The revelations come only months after this newspaper disclosed that Buckinghamshire had allowed a residential home for the mentally handicapped to remain open despite allegations that the owners of the home had sexually and physically assaulted residents. Gordon and Angela Rowe, the former owners, have disappeared. Thames Valley Police is still investigating allegations made against them.

At the time of those reports, Buckinghamshire insisted it had a good record on the quality of care provided in homes for which it was responsible. It denied that it was failing to provide proper inspections of facilities.

It has since emerged that during the course of that investigation, Buckinghamshire social services became aware of another scandal in a home known as Heathercroft - the name has since been changed to the Heathercroft Resource Centre.

This home is for children aged between 13 and 18 and is a campus-style institution with three "houses". In early October, care workers discovered that two boys had been performing a "sexual initiation rite" on girls. This was allegedly a regular practice in the home, which is notorious among neighbours because of the violence and vandalism by its residents.

Officials were concerned that local journalists might discover what happened so the manager of the home, Iain Campbell, approved sending the two on a "touring holiday" - according to internal documents - in North Wales. There were no alternative residential placements for the children locally. The incident was not reported to the police but it was notified to Mike Tidball, director of social services for the northern part of the county. The Independent has been unable to establish what action was then taken. The boys are understood to have returned to care.

Senior county officials were horrified to learn that boys and girls were allowed to sleep in the same "houses" at Heathercroft, and, because these were unsupervised, often with each other. The home remains open, and the sexes unsegregated.

Mr Campbell admitted in one report that: "There are problems filling staffing vacancies with experienced staff." He said that it was necessary to find agency cover in the short-term.

One senior county official commented: "You put abused children together, and they abuse each other. The staff is not skilled enough to care. We have a duty of care to these children and we have failed."

One internal report expressed surprise at the level of violence and sexual activity at the home, noting that there was a lot of hostility from a local housing estate after children were abusive, damaged property and were responsible for physical attacks.
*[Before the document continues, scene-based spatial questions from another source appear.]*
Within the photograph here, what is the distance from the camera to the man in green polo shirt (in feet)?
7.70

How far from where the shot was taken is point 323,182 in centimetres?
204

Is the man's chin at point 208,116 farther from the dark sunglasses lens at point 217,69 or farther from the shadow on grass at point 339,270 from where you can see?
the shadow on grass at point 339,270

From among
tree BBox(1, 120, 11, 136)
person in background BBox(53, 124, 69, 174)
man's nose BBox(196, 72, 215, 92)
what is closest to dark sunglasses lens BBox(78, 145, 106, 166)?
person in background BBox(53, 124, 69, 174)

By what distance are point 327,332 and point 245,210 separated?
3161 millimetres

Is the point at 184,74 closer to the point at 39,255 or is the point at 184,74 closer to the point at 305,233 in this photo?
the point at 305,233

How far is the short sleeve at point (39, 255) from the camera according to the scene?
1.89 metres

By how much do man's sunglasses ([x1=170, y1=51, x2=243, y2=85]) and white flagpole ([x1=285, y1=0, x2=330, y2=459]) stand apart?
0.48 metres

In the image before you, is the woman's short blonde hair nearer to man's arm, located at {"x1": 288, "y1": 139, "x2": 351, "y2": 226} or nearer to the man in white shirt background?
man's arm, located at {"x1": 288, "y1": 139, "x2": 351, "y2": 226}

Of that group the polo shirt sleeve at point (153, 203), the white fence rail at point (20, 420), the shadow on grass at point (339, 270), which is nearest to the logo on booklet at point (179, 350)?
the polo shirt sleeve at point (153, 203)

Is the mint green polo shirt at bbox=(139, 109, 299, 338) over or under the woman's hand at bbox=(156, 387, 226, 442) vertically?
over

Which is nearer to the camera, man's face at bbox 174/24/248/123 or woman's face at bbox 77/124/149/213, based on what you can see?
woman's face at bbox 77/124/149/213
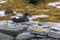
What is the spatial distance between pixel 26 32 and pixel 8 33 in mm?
306

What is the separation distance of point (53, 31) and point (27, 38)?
1.46 feet

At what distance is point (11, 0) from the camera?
738 centimetres

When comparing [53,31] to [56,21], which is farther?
[56,21]

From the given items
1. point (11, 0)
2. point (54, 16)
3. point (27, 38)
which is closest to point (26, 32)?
point (27, 38)

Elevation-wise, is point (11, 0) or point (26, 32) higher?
point (11, 0)

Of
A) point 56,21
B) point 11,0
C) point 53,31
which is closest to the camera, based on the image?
point 53,31

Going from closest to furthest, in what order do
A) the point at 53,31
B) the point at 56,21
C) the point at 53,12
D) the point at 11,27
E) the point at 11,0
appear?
the point at 53,31, the point at 11,27, the point at 56,21, the point at 53,12, the point at 11,0

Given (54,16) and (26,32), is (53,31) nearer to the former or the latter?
(26,32)

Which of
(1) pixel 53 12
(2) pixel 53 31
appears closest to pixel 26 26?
(2) pixel 53 31

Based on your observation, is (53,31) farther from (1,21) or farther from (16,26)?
(1,21)

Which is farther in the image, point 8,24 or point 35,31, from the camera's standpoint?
point 8,24

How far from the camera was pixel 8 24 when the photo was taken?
5367mm

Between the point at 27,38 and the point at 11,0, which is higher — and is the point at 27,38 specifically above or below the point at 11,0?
below

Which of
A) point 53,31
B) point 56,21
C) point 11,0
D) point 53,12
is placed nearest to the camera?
point 53,31
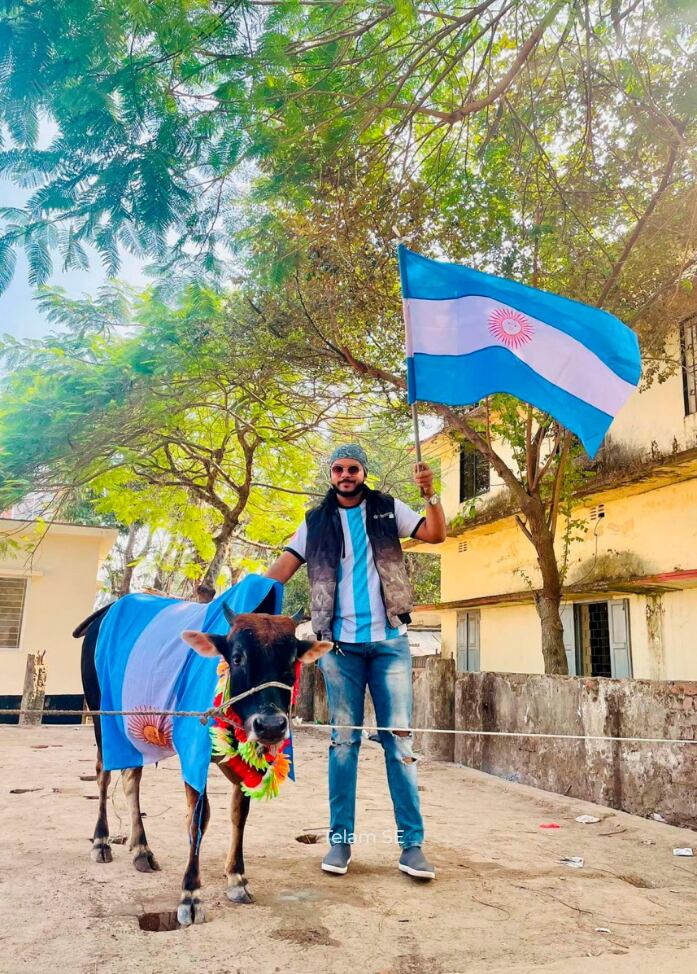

Social workers reported a "high level of sexual activity" and said the "home was out of control".

Heathercroft is not the only children's home in crisis. In another case, two boys were able to repeatedly abscond from their children's home to stay - sometimes for months - with a well-known Milton Keynes paedophile. In February 1994, senior managers were formally advised of the situation and the police arrested the boys on several occasions and returned them to the council home. But the social services had done nothing to make sure they stayed, neither had it, according to internal documents, taken action to retrieve them. It was legally responsible for the safety of both children.

During a police interview, one of the boys revealed that he had been asked by one of the men in the flat in which they were hiding if he would take £120 to sleep with an "uncle" from Luton.

Later, one of the men with whom the children were staying was arrested in connection with a police investigation into child sex abuse. Another man was among four adults later convicted. The social services department put the children on the at-risk register.

In another home, social workers have been told that any children put on placement there should be considered "at risk" because of violence in the institution. "This is terrifying," said one source. "To think that a child becomes at risk when it goes into care. All these kids are going to sue this authority for their treatment. We have a duty towards them."

At a home in Aylesbury, The Old Barn, there were frequent incidents of violence, and in a fifth home, Orchard House in High Wycombe, there is evidence of widespread drug-taking and drinking among the children.